_WHAT YOU HAVE TO DO_
Omit the pictures, please, and give each record below again exactly.

_DATA FOR THIS TASK_
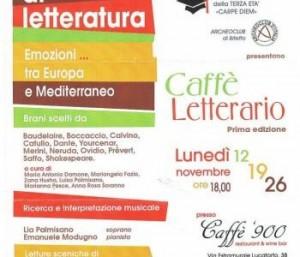 caffè-letterario-350x300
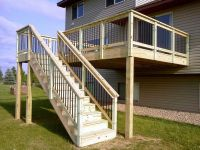 25+ best ideas about Deck Railing Systems on Pinterest ...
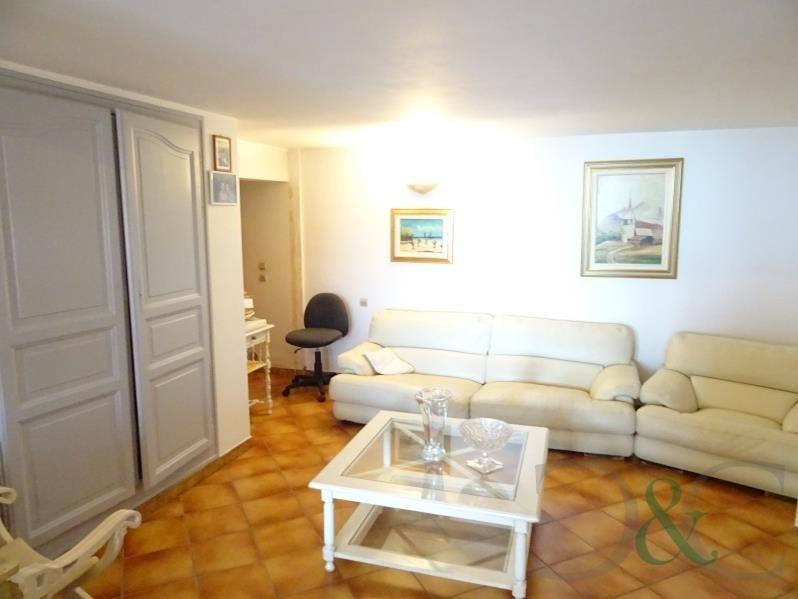 Deluxe sale house / villa Bormes les mimosas 572000€ - Picture 6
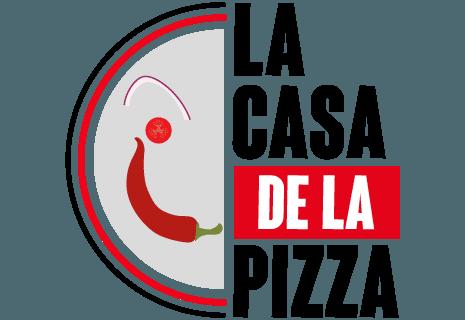 Casa de la Pizza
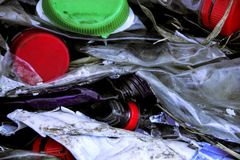 Recycling of old plastic bottles. Showing issue of mass consumption and the need for ecology Royalty Free Stock Photo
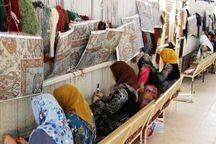 65 مورد تسهیلات روستایی در بافق پرداخت شد
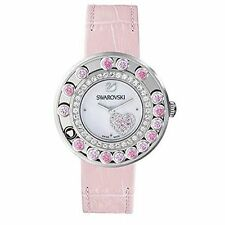 Mothers Day GIFTS Swarovski Pink Crystals Heart Ladies Watch # 5096032 NIB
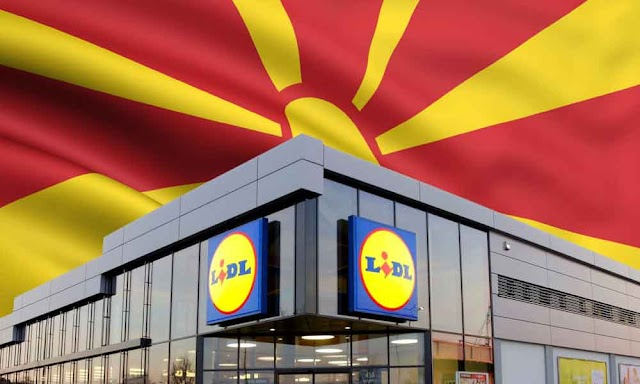 Lidl enters Macedonia - Company registered in Skopje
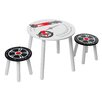 Kidsaw Speed Racer Children's 3 Piece Table and Chair Set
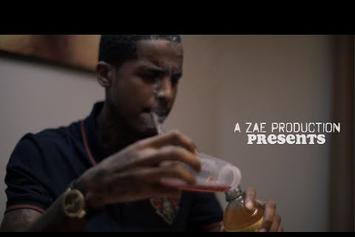 "Lil Reese ""That's Wassup"" Video"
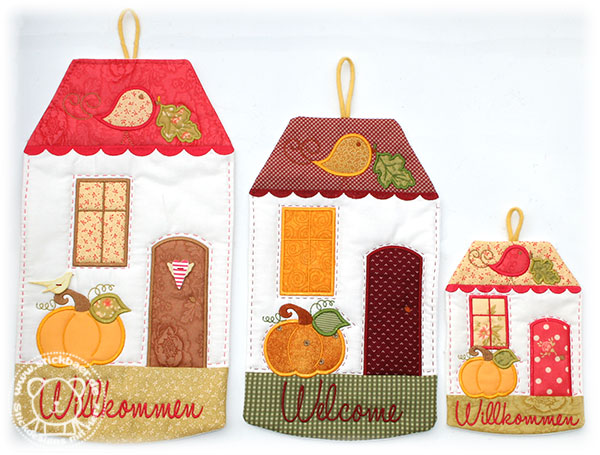 Stickbaer-Autumn-Welcome-House-Tati-6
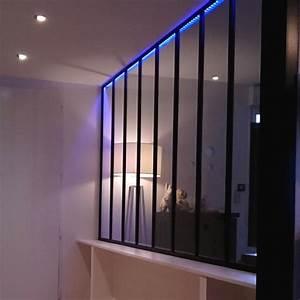 Verriere Interieure Metallique : verri res m talliques style atelier d 39 artiste art m tal ~ Premium-room.com Idées de Décoration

_SOLUTION TO THIS EXERCISE_
 caffè-letterario-350x300
 25+ best ideas about Deck Railing Systems on Pinterest ...
 Deluxe sale house / villa Bormes les mimosas 572000€ - Picture 6
 Casa de la Pizza
 Recycling of old plastic bottles. Showing issue of mass consumption and the need for ecology Royalty Free Stock Photo
 65 مورد تسهیلات روستایی در بافق پرداخت شد
 Mothers Day GIFTS Swarovski Pink Crystals Heart Ladies Watch # 5096032 NIB
 Lidl enters Macedonia - Company registered in Skopje
 Kidsaw Speed Racer Children's 3 Piece Table and Chair Set
 "Lil Reese ""That's Wassup"" Video"
 Stickbaer-Autumn-Welcome-House-Tati-6
 Verriere Interieure Metallique : verri res m talliques style atelier d 39 artiste art m tal ~ Premium-room.com Idées de Décoration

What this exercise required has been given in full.